Melihat kondisi darurat kemarau di berbagai daerah, Polda Kalsel menginstruksikan seluruh jajaran Polres di wilayah hukum Kalsel untuk segera menggelar Shalat Istisqa serentak bersama warga setempat.
Ketua DPRD Provinsi Kalsel, H. Supian HK, mendesak penanganan karhutla dilakukan secara masif dari hilir hingga hulu.
Dampak asap dinilai sudah sangat mengganggu mobilitas logistik dan penerbangan udara.
"Ini hal yang ditunggu masyarakat. Kemarau dan asap tidak hanya mengganggu aktivitas harian, tetapi juga menyebabkan gangguan pada penerbangan dan transportasi," ujar Supian.

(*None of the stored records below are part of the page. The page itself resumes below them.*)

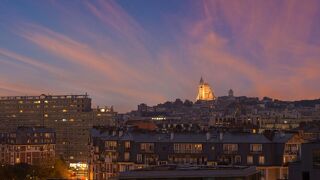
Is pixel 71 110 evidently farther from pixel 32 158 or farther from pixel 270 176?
pixel 270 176

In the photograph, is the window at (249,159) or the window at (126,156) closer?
the window at (249,159)

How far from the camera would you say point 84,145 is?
504 ft

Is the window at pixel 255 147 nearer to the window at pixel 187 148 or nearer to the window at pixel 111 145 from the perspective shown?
the window at pixel 187 148

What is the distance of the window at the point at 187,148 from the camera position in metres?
57.2

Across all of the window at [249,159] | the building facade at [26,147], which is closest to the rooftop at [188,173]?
the window at [249,159]

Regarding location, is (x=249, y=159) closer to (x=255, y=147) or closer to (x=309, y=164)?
(x=255, y=147)

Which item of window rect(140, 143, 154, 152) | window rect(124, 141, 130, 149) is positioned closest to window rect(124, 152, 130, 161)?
window rect(124, 141, 130, 149)

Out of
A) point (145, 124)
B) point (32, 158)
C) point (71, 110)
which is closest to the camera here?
point (145, 124)

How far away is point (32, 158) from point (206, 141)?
59.0 metres

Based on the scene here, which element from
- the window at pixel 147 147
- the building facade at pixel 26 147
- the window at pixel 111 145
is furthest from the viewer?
the building facade at pixel 26 147

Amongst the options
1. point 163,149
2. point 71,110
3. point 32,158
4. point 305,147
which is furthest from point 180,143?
point 71,110

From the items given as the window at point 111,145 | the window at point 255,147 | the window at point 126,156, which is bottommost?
the window at point 126,156

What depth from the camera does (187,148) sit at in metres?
57.6

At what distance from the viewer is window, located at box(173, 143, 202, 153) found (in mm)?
57156
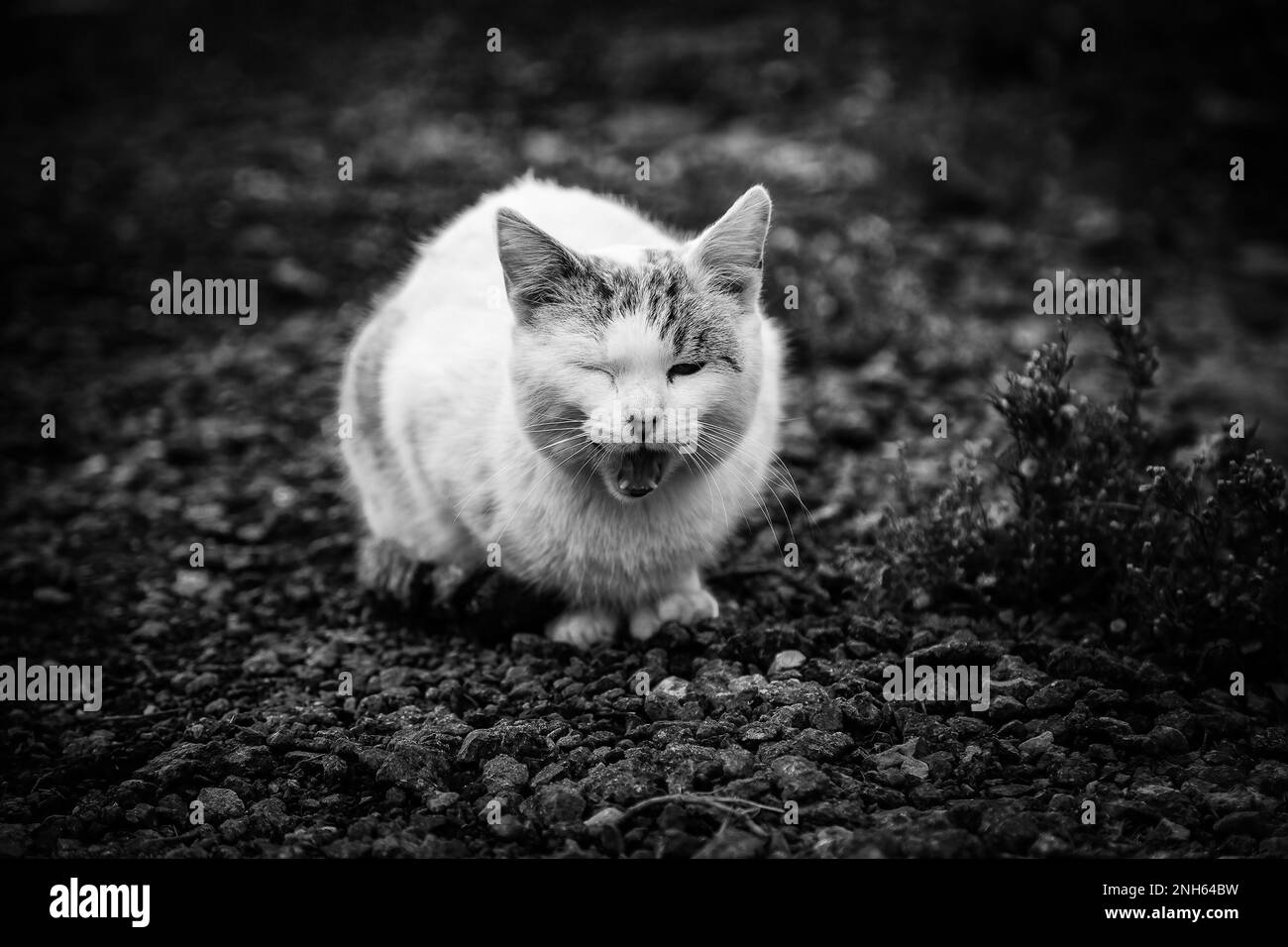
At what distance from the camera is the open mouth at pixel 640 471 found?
3.44m

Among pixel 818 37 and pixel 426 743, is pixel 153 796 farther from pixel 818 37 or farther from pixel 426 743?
pixel 818 37

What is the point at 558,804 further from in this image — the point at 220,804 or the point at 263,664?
the point at 263,664

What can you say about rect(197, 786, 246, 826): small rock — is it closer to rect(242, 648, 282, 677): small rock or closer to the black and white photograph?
the black and white photograph

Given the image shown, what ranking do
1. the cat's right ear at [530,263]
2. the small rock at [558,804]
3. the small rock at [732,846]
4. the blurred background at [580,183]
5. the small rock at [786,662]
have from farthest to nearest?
1. the blurred background at [580,183]
2. the small rock at [786,662]
3. the cat's right ear at [530,263]
4. the small rock at [558,804]
5. the small rock at [732,846]

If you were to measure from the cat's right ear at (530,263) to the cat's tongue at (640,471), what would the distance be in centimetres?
58

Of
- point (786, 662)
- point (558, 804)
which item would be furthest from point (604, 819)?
point (786, 662)

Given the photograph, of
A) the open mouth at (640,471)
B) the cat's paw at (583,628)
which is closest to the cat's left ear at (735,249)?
the open mouth at (640,471)

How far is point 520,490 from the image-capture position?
3891mm

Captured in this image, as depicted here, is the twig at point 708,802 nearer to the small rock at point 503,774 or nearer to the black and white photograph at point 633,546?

Ibadah Salat Istisqa tersebut dipimpin oleh ulama KH. Muhammad Mukri Yunus, sementara khutbah disampaikan oleh Muhammad Tambrin.
Dalam khutbahnya, jemaah diimbau melakukan introspeksi diri atas kerusakan lingkungan yang memicu bencana alam serta meningkatkan kewaspadaan terhadap potensi kebakaran lahan.
Turut hadir dalam aksi tersebut jajaran pejabat utama, di antaranya Wakapolda Kalsel, Irwasda Polda Kalsel, Kabid Humas Kombes Pol. Nur Khamid, serta Kapolres Banjar. Pemerintah daerah dan pihak kepolisian berharap langkah ini diimbangi dengan peningkatan kesadaran masyarakat untuk tidak melakukan pembakaran lahan secara liar.